Thursday, November 10, 2005

Marxismo e Ambiente

Há alguns anos atrás li um livro, cujo autor e editora não recordo os nomes, com o título “Marxismo e Ambiente”. Aquele livro despertou-me, na altura, para uma temática deveras importante. Tão importante quanto nova para o meu raciocínio, na altura, o de um marxista incipiente.

O ambiente, em senso lato, é toda o meio envolvente ao Ser Humano. No tratamento que aqui lhe vamos dar, o ambiente é apenas toda a Natureza que nos rodeia, por nós influenciada e que sobre nós influi, mas que existe sem ter sido concebida pelo Ser Humano. Num entendimento mais estrito, trataremos o Ambiente essencialmente enquanto o conjunto dos recursos naturais que servem de sustento ao desenvolvimento das espécies vivas que habitam em regimes ecológicos interdependentes o planeta.

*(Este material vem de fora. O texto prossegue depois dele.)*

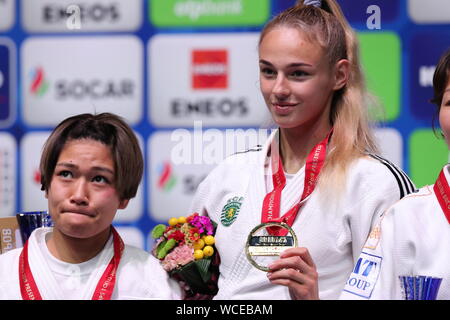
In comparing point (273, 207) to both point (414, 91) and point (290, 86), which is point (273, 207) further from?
point (414, 91)

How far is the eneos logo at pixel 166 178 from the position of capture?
3029 millimetres

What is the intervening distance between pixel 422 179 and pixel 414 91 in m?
0.35

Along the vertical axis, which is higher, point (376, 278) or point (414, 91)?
point (414, 91)

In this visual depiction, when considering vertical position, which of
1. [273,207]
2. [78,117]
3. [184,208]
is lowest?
[184,208]

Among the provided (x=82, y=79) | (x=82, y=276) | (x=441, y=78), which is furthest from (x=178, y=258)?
(x=82, y=79)

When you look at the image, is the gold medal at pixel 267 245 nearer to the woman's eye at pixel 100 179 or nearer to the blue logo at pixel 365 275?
the blue logo at pixel 365 275

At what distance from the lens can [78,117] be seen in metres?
2.21

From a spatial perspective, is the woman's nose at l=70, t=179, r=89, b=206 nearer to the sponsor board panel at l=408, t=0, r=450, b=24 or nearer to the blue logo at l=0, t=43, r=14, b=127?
the blue logo at l=0, t=43, r=14, b=127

O marxismo e a prática económica que lhe subjaz são caracterizados, entre outros, por dois vectores paralelos:
1. o da utilização da economia ao serviço do conjunto dos Seres Humanos que intervêm na produção;
2. o da justa distribuição da riqueza ao invés da concentração e cumulação do lucro.

Quando nos defrontamos com a grande maioria dos casos de delapidação ou destruição ambiental actual, encontramos em larga escala uma relação directa entre eles e a exploração dos recursos naturais. Os grandes responsáveis pela degradação ambiental não são as populações, mas sim as grandes indústrias, quer sejam as extractivas, quer sejam as transformadoras e mesmo à agricultura intensiva. As grandes questões ambientais, desde o aquecimento global, à destruição das florestas tropicais sul-americanas, africanas e asiáticas estão intimamente ligadas à actividade do capital, na sua senda de auto-reprodução capitalista por via da exploração do Homem e da Natureza.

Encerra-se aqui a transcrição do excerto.